DO THIS - In the blog post below, what slogan is printed on the writer's favorite Life is Good shirt?

PASSAGE SHOWN -
────────────────────

Friday, October 19, 2012

The Flannel Wearin' Lady

As I've mentioned before, I have discovered I am quite the introvert.  

I enjoy my time alone.  So on my Friday night of homecoming at Wesleyan, what do I decide to do?  Go to Panera and Target by myself to enjoy some quality time by myself while exploring the female wonder: Target.  Really though, is there a woman you know who isn't amazed by Target.  Not saying men don't love it just as much, but for some reason, I can walk around that store and look at toiletries (like the little glass dispensers and cute metallic soap holders).  

Yes.
That's what I
looked at tonight.

Anyways, this is usually what I find myself doing (the whole Clarksburg trip not toiletry shopping) when I'm sick of people and just need to get off campus.  It gives me time to think.  You'd be surprised how inspiring a glass toothbrush holder can be... 

Just pickin'!  But it does give me a chance to think.  Actually, this very moment I'm sitting at Panera.  My intention was to get some homework done, or do some thinkin'.  Or blog in  this case.  

So what would you wear on this adventure?  I chose to wear my oldest AE jeans (I think I've had them since I was in like 10th grade), my favorite Life is Good shirt ("The little things in life are the big things"), and my over-sized Walmart flannel.  Might I add that my hair is thrown around in a messy braid and I haven't put makeup on since this morning... Goodness, I am one mess.  Not hot, just a mess.

These are the days when I usually don't feel good about myself.  When I am feelin' all good about myself, I'll wear a dress or at least a cute top or something flattering.  This was not that day...

Yet, I manage to get hit on.  TWICE!  I'm pretty sure God wanted to prove something to me as He laughed one of those snorty laughs and probably got teary from it.  I was in shock and have a way of not knowing what to say or do in those situations... So I simply smiled and passed by (I was probably red).  

But as I started driving, I was pondering on the comments they made.  One was something like, "Hey girl, you need a ride?".  And then of course his guys thought it would be cute to chime in and make a scene.  Whistling managed to slip out, too.  And of course, the famous wandering eyes.  

I was slightly sickened.  Not because I took offense to it.  No, it was kinda funny and even if it is not in a very polite way, it still makes ya feel pretty good about yourself at first.  I thought about all the girls who would hold their worth in what those cocky, undeserving guys thought.  

Some girls would probably have kept up the conversation.  Or taken what they said to heart.  Or even sought out further recognition from them, no matter what they have to give to get it. 

This bothers me.  And I'm not knocking those who do.  I just hurt for them.  My heart breaks for them because that was me at one point.  I would have smiled and remembered that moment for a long time, expecting that's how all men should treat me.  But it's not...

Girls, we are God's prized possession (James 1:18).  The dude who made the Earth in SEVEN days...

Prince of Peace
Lord of Lords 
Our Rock
Salvation
Jehovah
Morning Star
Deliverer
Sacrifice

I could go on forever... This guy is completely astonishing and completely intrigued with every single inch of our being.  He created us for goodness sake.  
You made all the delicate, inner parts of my body    and knit me together in my mother’s womb. (Psalm 139:13)

────────────────────

RAW RECORDS -
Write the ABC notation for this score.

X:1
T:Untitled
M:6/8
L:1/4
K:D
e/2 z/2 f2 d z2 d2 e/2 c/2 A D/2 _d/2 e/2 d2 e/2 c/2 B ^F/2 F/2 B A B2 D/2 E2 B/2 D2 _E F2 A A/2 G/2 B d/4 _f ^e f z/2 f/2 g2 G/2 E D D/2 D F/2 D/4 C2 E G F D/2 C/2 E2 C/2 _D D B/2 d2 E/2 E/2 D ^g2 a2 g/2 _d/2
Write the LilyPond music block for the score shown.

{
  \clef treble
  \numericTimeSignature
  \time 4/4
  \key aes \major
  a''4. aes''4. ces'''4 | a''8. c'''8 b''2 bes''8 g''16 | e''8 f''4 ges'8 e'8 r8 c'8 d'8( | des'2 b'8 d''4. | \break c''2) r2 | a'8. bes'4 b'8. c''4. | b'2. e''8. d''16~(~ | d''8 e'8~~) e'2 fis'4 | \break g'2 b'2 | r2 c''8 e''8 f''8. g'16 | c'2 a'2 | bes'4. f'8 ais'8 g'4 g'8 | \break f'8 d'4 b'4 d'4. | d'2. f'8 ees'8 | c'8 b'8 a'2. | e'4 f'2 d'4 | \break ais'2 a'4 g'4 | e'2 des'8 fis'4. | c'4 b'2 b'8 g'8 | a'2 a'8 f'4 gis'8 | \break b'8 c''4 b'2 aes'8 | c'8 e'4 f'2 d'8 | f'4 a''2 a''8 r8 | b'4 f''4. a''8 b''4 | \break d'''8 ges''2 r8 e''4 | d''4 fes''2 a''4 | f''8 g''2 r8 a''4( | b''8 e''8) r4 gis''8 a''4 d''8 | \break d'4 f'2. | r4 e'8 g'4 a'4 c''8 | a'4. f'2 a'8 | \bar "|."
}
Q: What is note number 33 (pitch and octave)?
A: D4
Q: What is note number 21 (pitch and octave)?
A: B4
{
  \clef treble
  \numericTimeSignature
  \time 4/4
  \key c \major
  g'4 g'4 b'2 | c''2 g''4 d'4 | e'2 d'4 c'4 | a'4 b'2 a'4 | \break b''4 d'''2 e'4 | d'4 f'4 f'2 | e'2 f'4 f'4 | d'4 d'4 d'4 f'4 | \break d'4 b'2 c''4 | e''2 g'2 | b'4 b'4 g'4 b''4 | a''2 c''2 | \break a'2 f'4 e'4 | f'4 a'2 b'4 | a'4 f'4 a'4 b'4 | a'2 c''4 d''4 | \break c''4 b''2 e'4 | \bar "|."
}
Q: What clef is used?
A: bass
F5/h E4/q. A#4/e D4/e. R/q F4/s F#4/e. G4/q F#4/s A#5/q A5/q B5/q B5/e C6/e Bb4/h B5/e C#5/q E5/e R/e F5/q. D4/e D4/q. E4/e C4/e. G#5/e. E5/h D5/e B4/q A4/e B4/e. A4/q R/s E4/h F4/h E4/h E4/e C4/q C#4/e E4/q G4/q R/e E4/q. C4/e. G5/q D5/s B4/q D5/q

────────────────────

RESULT BELOW - "The little things in life are the big things"